While the graph remains cycle free all information in updating the decoded bits or messages is unrelated having originated from distinct received bits. Under these conditions the decoding algorithm is optimal [9]. However, once a cycle is encountered the algorithm becomes suboptimal. Hence, the performance of the decoder is improved by maximizing the cycle lengths during the design of the parity check matrix H subject to the constraints of the block size and required column/row weight profiles.

## 3.ARCHITECTURES FOR LDPC DECODERS

The main challenge when implementing the message passing algorithm for decoding LDPC codes is managing the passing of the messages. As the functionality of both the check and variable nodes is very simple their respective realizations are straightforward and involve only a small number of gates. Implementing the message passing between the nodes results in very different challenges depending on whether a hardware sharing or parallel decoder architecture is pursued.

#### 3.1 Hardware Sharing Decoder Architecture

A hardware sharing architecture consists of a small number of units implementing either the check or variable node functionality and a memory fabric to store the messages and realize the graph connectivity.
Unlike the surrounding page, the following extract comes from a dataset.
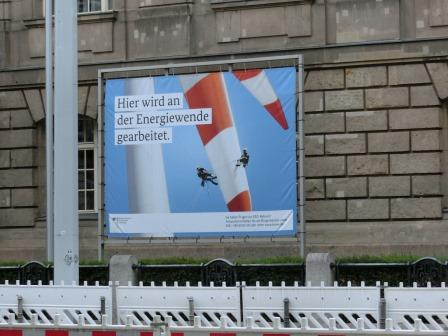 """Am BMWi: """"Hier wird an der Energiewende gearbeitet"""" - Foto © Agentur Zukunft für Solarify"""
This approach is illustrated in Fig. 3. While the hardware sharing architecture minimizes area the maximum throughput is limited by the need for the functional units to be re-used and the memory fabric accessed multiple times to perform each decoder iteration. Furthermore, it can be expected that the power dissipation of this architecture would be relatively high due to the significant memory bandwidth needed. Another major issue is the complexity of the control logic required for the representation of the graph connectivity and the corresponding address generation needed for fetching and storing the messages.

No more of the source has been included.